IRR Calculation with 2% as a Guess Rate results in an IRR of 15.36%


x0 = 0.02
f(x0) = 383133.2778
f'(x0) = -1026353.7243
x1 = 0.02 - 383133.2778/-1026353.7243 = 0.393295549852
Error Bound = 0.393295549852 - 0.02 = 0.373296 > 0.000001

x1 = 0.393295549852
f(x1) = -180960.1335
f'(x1) = -532762.1277
x2 = 0.393295549852 - -180960.1335/-532762.1277 = 0.053631515738
Error Bound = 0.053631515738 - 0.393295549852 = 0.339664 > 0.000001

x2 = 0.053631515738
f(x2) = 245717.8543
f'(x2) = -4588766.4763
x3 = 0.053631515738 - 245717.8543/-4588766.4763 = 0.107179207819
Error Bound = 0.107179207819 - 0.053631515738 = 0.053548 > 0.000001

x3 = 0.107179207819
f(x3) = 73298.3599
f'(x3) = -2083170.5117
x4 = 0.107179207819 - 73298.3599/-2083170.5117 = 0.142365170529
Error Bound = 0.142365170529 - 0.107179207819 = 0.035186 > 0.000001

x4 = 0.142365170529
f(x4) = 14476.3158
f'(x4) = -1356392.1052
x5 = 0.142365170529 - 14476.3158/-1356392.1052 = 0.153037833469
Error Bound = 0.153037833469 - 0.142365170529 = 0.010673 > 0.000001

x5 = 0.153037833469
f(x5) = 708.4109
f'(x5) = -1228612.4213
x6 = 0.153037833469 - 708.4109/-1228612.4213 = 0.153614427735
Error Bound = 0.153614427735 - 0.153037833469 = 0.000577 > 0.000001

x6 = 0.153614427735
f(x6) = 1.7297
f'(x6) = -1222534.284
x7 = 0.153614427735 - 1.7297/-1222534.284 = 0.153615842562
Error Bound = 0.153615842562 - 0.153614427735 = 1.0E-6 > 0.000001

x7 = 0.153615842562
f(x7) = -0.0001
f'(x7) = -1222519.4642
x8 = 0.153615842562 - -0.0001/-1222519.4642 = 0.153615842518
Error Bound = 0.153615842518 - 0.153615842562 = 0 < 0.000001
IRR = x8 = 0.153615842518 or 15.36%

 

[xenou]

It's an interesting result.
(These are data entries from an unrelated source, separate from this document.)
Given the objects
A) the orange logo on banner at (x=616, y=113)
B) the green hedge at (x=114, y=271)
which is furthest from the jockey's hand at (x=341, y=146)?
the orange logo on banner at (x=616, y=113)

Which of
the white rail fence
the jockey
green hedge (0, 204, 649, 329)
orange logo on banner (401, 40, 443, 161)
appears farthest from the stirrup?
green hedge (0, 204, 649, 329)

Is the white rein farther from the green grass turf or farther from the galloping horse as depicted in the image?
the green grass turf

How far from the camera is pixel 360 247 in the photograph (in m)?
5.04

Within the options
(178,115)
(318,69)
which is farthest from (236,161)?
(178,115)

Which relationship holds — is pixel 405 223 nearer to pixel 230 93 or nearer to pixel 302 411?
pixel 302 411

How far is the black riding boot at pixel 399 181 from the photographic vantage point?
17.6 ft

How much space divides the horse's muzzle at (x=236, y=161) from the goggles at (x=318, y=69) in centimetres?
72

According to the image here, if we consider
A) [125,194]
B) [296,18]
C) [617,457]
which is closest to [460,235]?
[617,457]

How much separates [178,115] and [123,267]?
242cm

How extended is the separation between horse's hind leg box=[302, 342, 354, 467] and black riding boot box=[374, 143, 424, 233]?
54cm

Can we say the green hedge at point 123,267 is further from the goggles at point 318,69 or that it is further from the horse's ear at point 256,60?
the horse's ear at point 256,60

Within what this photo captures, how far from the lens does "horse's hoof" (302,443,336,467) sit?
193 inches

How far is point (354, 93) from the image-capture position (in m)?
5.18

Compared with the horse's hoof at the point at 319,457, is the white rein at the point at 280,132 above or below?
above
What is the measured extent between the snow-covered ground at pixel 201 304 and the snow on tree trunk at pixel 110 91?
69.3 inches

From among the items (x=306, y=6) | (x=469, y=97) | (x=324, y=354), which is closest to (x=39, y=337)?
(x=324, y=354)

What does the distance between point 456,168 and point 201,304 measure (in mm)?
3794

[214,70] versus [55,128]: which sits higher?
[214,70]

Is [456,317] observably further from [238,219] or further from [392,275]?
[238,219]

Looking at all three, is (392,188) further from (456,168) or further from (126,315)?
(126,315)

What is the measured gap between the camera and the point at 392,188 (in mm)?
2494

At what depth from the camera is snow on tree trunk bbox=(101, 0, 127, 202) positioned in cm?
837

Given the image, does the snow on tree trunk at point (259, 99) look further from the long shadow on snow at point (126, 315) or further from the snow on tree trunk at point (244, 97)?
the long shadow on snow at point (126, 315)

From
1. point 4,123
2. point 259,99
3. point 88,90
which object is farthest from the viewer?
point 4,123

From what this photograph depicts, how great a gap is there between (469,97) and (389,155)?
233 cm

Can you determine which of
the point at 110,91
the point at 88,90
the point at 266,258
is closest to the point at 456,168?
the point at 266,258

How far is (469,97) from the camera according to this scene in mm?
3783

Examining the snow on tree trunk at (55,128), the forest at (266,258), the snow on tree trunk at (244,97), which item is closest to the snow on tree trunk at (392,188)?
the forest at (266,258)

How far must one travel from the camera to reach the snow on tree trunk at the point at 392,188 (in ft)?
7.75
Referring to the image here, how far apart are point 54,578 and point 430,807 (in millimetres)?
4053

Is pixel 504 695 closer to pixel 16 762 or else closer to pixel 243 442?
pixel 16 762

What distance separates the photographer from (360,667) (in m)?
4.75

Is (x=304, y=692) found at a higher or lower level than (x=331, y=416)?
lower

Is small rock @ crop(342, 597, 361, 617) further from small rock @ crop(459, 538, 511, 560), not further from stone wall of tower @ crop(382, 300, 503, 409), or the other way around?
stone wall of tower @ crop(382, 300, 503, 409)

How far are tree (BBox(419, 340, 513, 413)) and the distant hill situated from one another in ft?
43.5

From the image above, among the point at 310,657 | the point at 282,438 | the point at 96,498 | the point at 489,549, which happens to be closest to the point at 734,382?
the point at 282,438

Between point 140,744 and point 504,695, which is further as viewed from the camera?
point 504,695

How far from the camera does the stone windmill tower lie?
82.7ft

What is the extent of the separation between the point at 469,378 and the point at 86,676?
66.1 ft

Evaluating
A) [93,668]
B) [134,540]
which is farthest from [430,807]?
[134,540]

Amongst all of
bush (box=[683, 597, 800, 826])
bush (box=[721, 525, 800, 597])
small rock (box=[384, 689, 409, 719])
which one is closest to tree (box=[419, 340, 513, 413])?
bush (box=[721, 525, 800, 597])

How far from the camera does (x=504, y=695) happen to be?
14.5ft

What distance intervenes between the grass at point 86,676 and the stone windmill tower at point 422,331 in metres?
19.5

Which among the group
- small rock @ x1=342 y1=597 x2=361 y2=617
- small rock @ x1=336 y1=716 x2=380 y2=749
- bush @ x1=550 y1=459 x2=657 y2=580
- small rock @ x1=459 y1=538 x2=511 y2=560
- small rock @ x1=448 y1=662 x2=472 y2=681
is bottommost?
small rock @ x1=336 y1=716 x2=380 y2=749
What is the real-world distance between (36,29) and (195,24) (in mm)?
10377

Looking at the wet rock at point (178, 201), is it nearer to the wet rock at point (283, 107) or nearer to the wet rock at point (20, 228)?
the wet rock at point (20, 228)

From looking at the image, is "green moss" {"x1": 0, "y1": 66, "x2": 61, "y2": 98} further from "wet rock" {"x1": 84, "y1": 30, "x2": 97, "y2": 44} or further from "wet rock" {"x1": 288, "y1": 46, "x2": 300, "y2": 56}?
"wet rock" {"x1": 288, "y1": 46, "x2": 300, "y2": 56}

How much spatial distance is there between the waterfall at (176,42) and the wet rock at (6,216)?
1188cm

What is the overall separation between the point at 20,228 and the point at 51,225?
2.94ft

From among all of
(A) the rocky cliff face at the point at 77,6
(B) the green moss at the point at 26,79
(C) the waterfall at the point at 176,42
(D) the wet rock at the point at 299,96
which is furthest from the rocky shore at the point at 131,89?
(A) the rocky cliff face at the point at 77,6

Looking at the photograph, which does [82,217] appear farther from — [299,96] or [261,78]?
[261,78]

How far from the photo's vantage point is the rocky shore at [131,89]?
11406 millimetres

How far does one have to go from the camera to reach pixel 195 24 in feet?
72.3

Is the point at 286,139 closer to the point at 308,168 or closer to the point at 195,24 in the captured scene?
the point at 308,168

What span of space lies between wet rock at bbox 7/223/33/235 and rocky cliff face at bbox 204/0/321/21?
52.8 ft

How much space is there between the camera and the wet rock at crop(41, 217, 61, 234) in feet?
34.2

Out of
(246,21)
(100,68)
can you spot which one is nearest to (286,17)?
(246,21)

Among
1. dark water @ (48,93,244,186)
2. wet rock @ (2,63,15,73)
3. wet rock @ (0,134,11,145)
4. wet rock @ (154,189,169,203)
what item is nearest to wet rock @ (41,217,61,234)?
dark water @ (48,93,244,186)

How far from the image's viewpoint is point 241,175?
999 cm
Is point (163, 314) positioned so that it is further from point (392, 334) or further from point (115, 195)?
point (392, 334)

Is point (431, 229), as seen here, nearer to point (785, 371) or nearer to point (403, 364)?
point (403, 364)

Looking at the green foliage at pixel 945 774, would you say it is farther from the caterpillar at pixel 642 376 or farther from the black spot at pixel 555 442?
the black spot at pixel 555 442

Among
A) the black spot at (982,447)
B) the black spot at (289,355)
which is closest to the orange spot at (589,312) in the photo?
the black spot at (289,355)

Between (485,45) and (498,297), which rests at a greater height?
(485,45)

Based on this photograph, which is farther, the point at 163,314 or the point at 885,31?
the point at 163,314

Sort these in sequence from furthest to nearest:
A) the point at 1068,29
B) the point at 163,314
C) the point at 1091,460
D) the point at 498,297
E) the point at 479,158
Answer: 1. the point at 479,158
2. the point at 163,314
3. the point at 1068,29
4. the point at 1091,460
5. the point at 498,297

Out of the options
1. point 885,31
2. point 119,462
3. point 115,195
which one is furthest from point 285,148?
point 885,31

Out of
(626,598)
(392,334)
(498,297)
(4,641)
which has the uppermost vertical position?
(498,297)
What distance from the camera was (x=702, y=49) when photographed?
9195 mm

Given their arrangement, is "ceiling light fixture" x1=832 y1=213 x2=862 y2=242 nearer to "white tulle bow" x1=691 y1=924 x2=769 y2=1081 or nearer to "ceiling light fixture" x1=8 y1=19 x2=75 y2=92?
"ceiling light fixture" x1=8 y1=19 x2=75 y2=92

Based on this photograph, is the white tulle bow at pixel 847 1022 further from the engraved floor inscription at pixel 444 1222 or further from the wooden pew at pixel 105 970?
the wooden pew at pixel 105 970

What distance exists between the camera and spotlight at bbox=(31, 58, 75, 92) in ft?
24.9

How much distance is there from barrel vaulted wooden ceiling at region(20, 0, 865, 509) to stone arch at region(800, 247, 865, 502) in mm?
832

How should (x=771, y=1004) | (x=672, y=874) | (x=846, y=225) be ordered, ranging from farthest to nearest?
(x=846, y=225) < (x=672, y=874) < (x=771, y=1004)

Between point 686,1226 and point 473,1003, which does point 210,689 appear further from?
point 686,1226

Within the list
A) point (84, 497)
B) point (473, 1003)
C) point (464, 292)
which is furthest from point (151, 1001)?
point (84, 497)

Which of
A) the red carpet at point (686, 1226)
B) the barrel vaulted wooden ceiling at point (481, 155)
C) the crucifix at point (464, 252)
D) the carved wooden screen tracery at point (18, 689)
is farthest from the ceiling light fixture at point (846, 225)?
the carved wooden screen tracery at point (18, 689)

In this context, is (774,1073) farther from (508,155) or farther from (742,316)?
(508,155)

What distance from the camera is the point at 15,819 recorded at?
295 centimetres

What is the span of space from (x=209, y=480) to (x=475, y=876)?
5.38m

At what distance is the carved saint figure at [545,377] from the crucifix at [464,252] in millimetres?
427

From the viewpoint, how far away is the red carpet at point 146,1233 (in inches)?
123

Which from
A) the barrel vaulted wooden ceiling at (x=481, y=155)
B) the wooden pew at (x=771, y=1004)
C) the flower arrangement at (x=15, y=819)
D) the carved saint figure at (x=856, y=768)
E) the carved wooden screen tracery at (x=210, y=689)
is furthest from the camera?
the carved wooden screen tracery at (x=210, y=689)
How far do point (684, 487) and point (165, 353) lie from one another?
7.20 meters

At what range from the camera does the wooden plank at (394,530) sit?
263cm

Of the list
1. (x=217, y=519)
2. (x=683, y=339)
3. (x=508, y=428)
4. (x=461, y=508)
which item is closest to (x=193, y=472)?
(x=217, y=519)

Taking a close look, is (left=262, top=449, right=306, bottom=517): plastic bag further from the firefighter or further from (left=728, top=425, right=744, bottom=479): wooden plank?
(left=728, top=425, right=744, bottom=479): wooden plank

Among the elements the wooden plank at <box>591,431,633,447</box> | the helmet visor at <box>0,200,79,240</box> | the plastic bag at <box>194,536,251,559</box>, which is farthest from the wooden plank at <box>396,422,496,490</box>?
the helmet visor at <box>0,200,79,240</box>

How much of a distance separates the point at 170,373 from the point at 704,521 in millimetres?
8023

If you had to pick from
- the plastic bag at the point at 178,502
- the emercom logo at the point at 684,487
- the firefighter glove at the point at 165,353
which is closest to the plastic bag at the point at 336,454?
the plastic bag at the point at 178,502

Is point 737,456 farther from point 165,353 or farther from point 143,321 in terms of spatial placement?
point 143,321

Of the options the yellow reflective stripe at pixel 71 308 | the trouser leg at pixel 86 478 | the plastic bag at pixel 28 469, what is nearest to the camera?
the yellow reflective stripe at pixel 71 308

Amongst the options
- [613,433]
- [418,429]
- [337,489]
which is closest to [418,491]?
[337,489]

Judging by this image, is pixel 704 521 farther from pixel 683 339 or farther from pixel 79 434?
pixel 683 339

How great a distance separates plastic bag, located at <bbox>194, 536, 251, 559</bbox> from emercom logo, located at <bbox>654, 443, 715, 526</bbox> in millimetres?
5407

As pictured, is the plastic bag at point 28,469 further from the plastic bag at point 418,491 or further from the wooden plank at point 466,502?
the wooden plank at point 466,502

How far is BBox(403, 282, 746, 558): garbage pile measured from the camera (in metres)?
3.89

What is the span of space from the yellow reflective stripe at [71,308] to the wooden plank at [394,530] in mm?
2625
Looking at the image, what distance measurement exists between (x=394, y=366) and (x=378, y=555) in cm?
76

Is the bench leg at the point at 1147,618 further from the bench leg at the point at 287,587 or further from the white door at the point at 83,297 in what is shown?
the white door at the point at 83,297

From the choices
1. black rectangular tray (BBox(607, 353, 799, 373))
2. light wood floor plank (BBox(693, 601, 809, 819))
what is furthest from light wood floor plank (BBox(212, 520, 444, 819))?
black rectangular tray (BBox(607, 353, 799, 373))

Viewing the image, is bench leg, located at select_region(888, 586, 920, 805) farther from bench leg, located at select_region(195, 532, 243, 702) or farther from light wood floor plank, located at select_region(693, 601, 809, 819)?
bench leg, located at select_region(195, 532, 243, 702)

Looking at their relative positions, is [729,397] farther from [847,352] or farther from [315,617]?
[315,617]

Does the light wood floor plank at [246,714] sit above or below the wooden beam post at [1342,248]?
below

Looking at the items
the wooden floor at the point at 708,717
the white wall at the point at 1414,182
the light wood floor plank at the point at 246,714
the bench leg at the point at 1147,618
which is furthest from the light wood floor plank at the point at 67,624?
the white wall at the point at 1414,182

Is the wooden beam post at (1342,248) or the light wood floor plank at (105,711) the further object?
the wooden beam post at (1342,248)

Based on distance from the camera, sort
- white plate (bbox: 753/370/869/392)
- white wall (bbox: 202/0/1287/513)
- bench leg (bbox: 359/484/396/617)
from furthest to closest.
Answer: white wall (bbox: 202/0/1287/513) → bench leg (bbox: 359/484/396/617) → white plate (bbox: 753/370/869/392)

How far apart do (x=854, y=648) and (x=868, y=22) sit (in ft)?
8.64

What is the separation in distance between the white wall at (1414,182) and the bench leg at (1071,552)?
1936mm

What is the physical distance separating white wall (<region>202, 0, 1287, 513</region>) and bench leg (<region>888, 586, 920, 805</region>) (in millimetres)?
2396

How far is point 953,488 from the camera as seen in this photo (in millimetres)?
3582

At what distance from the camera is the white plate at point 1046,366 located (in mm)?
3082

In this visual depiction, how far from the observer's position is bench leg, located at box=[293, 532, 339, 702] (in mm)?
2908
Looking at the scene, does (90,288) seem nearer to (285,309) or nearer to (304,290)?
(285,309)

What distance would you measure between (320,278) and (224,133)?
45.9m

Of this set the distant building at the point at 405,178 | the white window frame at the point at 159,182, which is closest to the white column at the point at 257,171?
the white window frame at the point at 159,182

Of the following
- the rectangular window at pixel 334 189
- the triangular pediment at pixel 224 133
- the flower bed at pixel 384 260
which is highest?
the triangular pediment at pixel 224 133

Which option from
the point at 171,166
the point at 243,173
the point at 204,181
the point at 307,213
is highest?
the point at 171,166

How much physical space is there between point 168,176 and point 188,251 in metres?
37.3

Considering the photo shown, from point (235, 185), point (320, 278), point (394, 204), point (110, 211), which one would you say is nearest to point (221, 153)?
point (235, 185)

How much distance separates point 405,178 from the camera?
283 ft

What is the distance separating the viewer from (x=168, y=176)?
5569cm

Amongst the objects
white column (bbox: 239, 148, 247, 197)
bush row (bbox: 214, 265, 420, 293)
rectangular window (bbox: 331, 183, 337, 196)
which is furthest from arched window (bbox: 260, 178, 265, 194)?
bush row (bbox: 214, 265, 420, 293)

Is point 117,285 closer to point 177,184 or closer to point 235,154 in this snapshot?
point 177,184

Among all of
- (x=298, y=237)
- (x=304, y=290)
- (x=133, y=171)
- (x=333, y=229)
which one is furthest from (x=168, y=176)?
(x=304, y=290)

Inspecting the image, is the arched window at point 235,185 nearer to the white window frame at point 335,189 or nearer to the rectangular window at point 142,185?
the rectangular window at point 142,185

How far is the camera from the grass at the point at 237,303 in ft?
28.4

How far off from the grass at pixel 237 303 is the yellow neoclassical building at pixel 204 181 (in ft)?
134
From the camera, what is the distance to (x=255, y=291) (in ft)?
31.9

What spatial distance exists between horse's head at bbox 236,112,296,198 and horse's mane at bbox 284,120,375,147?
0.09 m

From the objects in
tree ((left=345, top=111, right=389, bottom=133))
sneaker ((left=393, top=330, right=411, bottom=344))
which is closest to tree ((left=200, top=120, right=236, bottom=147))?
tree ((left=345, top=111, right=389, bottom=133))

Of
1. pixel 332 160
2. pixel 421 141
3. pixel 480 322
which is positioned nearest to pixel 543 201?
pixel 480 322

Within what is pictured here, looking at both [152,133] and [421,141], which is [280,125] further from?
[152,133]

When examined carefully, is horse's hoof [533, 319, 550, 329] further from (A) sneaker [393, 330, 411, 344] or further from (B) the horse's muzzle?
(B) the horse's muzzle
I get the same result in 2010, and also tried using values slightly lower and higher than .02:
guess 0.0211111 returns .1536
guess 0.0199999 returns .1536
guess 0.02 precisely returns the mysterious -.6550%

I'm not knowledgeable enough about financial function to fathom this though I'll try to poke at it. It seems to me like something you may like to try to contact Microsoft or the Excel Team. Though one thing that I find odd about your "guess" its that it's nowhere near the correct answer. You say that .02 is usually about right ... are you sure about that?